The danger extends not just to future breaches but to past ones: Troves of
encrypted data harvested now and in coming years could, after Q-Day, be
unlocked. Current and former intelligence officials say that China and
potentially other rivals are probably already working to find and store
such troves of data in hopes of decoding them in the future. European
policy researchers echoed those concerns in a report this summer.
No one knows when, if ever, quantum computing will advance to that degree.
Today, the most powerful quantum device uses 433 “qubits,’’ as the quantum
equivalent of transistors are called. That figure would probably need to
reach into the tens of thousands, perhaps even the millions, before today’s
encryption systems would fall.
But within the US cybersecurity community, the threat is seen as real and
urgent. China, Russia, and the United States are all racing to develop the
technology before their geopolitical rivals do, although it is difficult to
know who is ahead because some of the gains are shrouded in secrecy.
On the American side, the possibility that an adversary could win that race
has set in motion a yearslong effort to develop a new generation of
encryption systems, ones that even a powerful quantum computer would be
unable to break.
The effort, which began in 2016, will culminate early next year when the
National Institute of Standards and Technology is expected to finalize its
guidance for migrating to the new systems. Ahead of that migration,
President Biden late last year signed into law the Quantum Computing
Cybersecurity Preparedness Act, which directed agencies to begin checking
their systems for encryption that will need to be replaced.
But even given this new urgency, the migration to stronger encryption will
probably take a decade or more, a pace that, some experts fear, might not
be fast enough to avert catastrophe.
Researchers have known since the 1990s that quantum computing — which draws
on the properties of subatomic particles to carry out multiple calculations
at the same time — might one day threaten the encryption systems in use
today.
In 1994, American mathematician Peter Shor showed how it could be done,
publishing an algorithm that a then-hypothetical quantum computer could use
to split exceptionally large numbers into factors rapidly, a task at which
conventional computers are notoriously inefficient. That weakness of
conventional computers is the foundation upon which much of current
cryptography is predicated. Even today, factoring one of the large numbers
used by RSA, one of the most common forms of factor-based encryption, would
take the most powerful conventional computers trillions of years to carry
out.
Shor’s algorithm landed at first as little more than an unsettling
curiosity.
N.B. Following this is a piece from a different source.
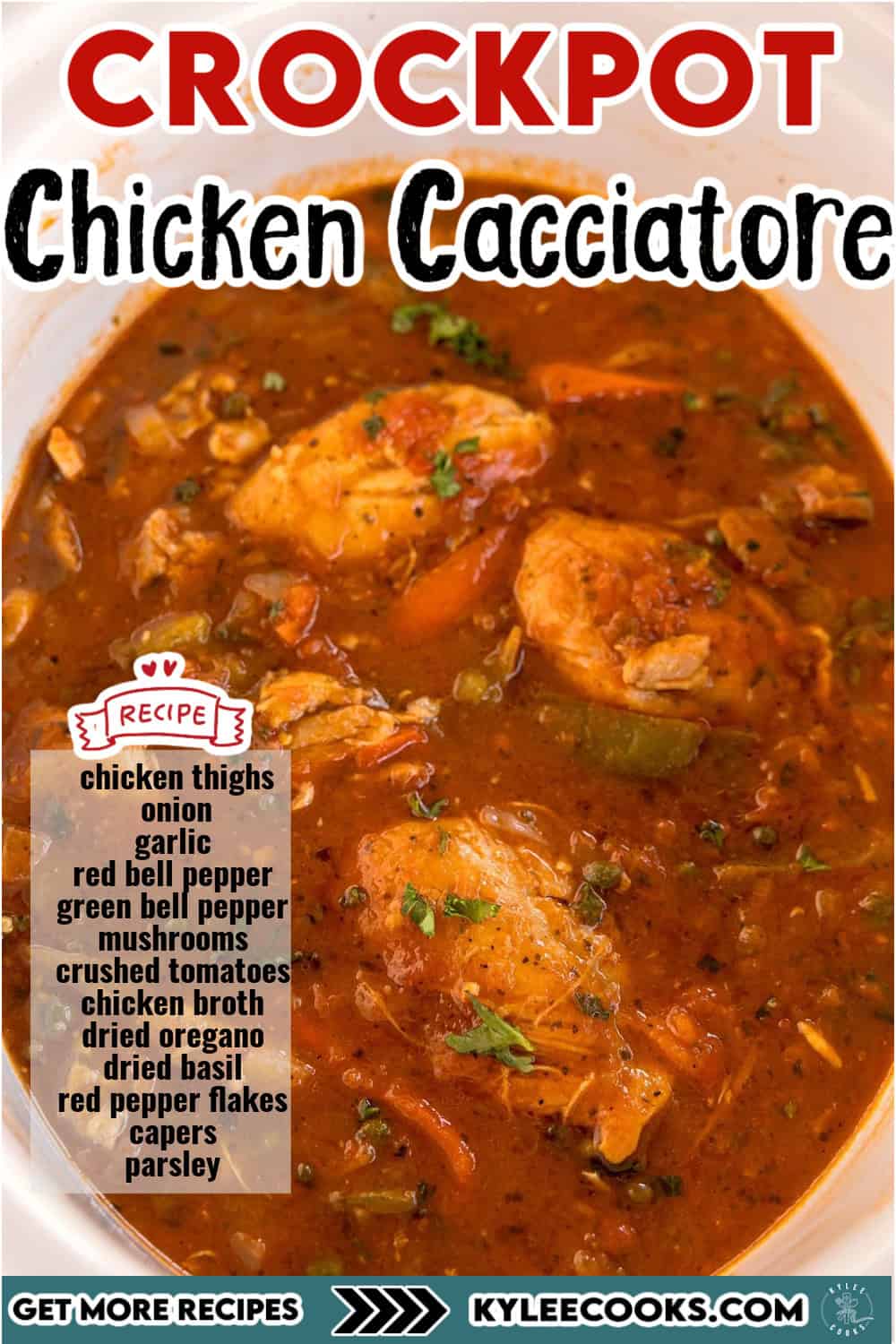 A crockpot filled with chicken cacciatore, with a red banner reading "Crockpot Chicken Cacciatore" and a list of ingredients on the lower left.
Much of the world was already moving to adopt precisely the
encryption methods that Shor had proved to be vulnerable. The first quantum
computer, which was orders of magnitude too weak to run the algorithm
efficiently, would not be built for another four years.
But quantum computing has progressed apace. In recent years, IBM, Google,
and others have demonstrated steady advances in building bigger, more
capable models, leading experts to conclude that scaling up is not only
theoretically possible but achievable with a few crucial technical
advancements.
“If quantum physics works the way we expect, this is an engineering
problem,’’ said Scott Aaronson, director of the Quantum Information Center
at the University of Texas at Austin.
Scientists at the National Institute of Standards and Technology, or NIST,
have carried the mantle of maintaining encryption standards since the
1970s, when the agency studied and published the first general cipher to
protect information used by civilian agencies and contractors, the data
encryption standard. As encryption needs have evolved, NIST has regularly
collaborated with military agencies to develop new standards that guide
tech companies and information-technology departments around the world.
During the 2010s, officials at NIST and other agencies became convinced
that the probability of a substantial leap forward in quantum computing
within a decade — and the risk that would pose to the nation — had grown
too high to be prudently ignored.
“Our guys were doing the foundational work that said, hey, this is becoming
too close for comfort,’’ said Richard H. Ledgett Jr., a former deputy
director of the NSA.
According to NIST, the federal government has set an overall goal of
migrating as much as possible to these new quantum-resistant algorithms by
2035, which many officials acknowledge is ambitious.
These algorithms are not the product of a Manhattan Project-like initiative
or a commercial effort led by one or more tech companies. Rather, they came
about through years of collaboration within a diverse community of
cryptographers.
After its worldwide call in 2016, NIST received 82 submissions, most of
which were developed by small teams of academics and engineers. As it has
in the past, NIST relied on a playbook in which it solicits new solutions
and then releases them to researchers in government and the private sector,
to be challenged and picked over for weaknesses.
“This has been done in an open way so that the academic cryptographers, the
people who are innovating ways to break encryption, have had their chance
to weigh in on what’s strong and what’s not,’’ said Steven B. Lipner,
executive director of SAFECode, a nonprofit focused on software security.